[Opening Text section]
# banding a squab



## Heedictator (May 19, 2011)

my 3 squabs from 2 pairs are on their 6th day today and they're going to be a week old tomorrow(40mins to go and it's AM12)~ i have no bands yet and i'm going to have them on tuesday next week on their 10th day~ squabs can be banded when they're 5days old but could the bands still fit when they're 10days old already?? and aluminum bands are fine right~?


----------



## sky tx (Mar 1, 2005)

Yes--you can band them at 10 days old.
BUT you nay have to work at doing it.
Use lots of vaseline-work it into the foot real good--you may break the Back toe getting it back through the band--but--it will heal.
other comments Please


----------



## Heedictator (May 19, 2011)

yeah!!!! thanks mr. sky tx^^


----------



## Heedictator (May 19, 2011)

please leave your replies guys i'll see them tomorrow morning^^ Good night!!
[Closing Text section]
Aim of the exercise. Pick up the forum thread on banding a squab after its last post and write what follows.
[Opening Records shown section]
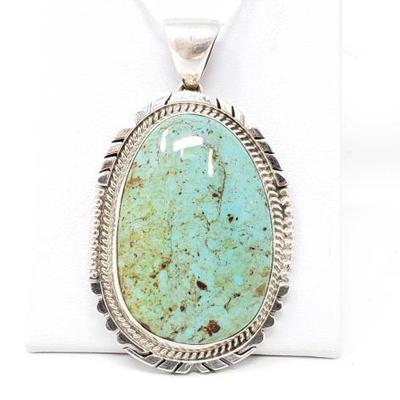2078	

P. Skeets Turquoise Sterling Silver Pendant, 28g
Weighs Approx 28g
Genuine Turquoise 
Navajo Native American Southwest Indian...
[Closing Records shown section]
[Opening Records shown section]
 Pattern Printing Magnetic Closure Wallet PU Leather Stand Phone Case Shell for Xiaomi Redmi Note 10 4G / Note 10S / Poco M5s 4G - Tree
[Closing Records shown section]
[Opening Records shown section]
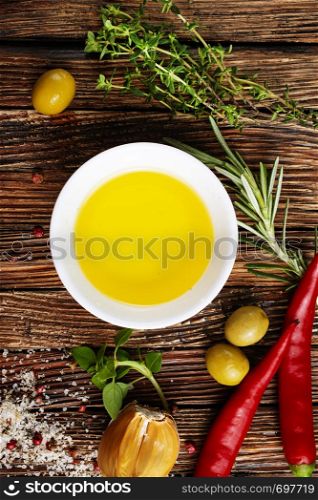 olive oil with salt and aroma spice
[Closing Records shown section]
Result of the exercise.
----------



## Josepe (Jan 10, 2011)

Some of mine are ready for bands at 5 days and some not til 7-8 days old.Legs have to be big enough for the bands not to slip off.On the older squeekers I swap dish soap around the inside of the band with a Q-tip to help the band slide on the leg.I use a paper clip end for a toe pick.


----------



## Heedictator (May 19, 2011)

Josepe said:


> Some of mine are ready for bands at 5 days and some not til 7-8 days old.Legs have to be big enough for the bands not to slip off.On the older squeekers I swap dish soap around the inside of the band with a Q-tip to help the band slide on the leg.I use a paper clip end for a toe pick.


yeah i have also seen a video pn how to on youtube~ thanks~!!


----------



## Print Tippler (May 18, 2011)

sky tx said:


> Yes--you can band them at 10 days old.
> BUT you nay have to work at doing it.
> Use lots of vaseline-work it into the foot real good--you may break the Back toe getting it back through the band--but--it will heal.
> other comments Please


Breaking toes to put bands on  Seems pretty cruel to me..


----------



## Jay3 (May 4, 2008)

Paki Tipplers said:


> Breaking toes to put bands on  Seems pretty cruel to me..


I agree. I guess to some getting the band on is more important.


----------



## MaryOfExeter (Sep 30, 2007)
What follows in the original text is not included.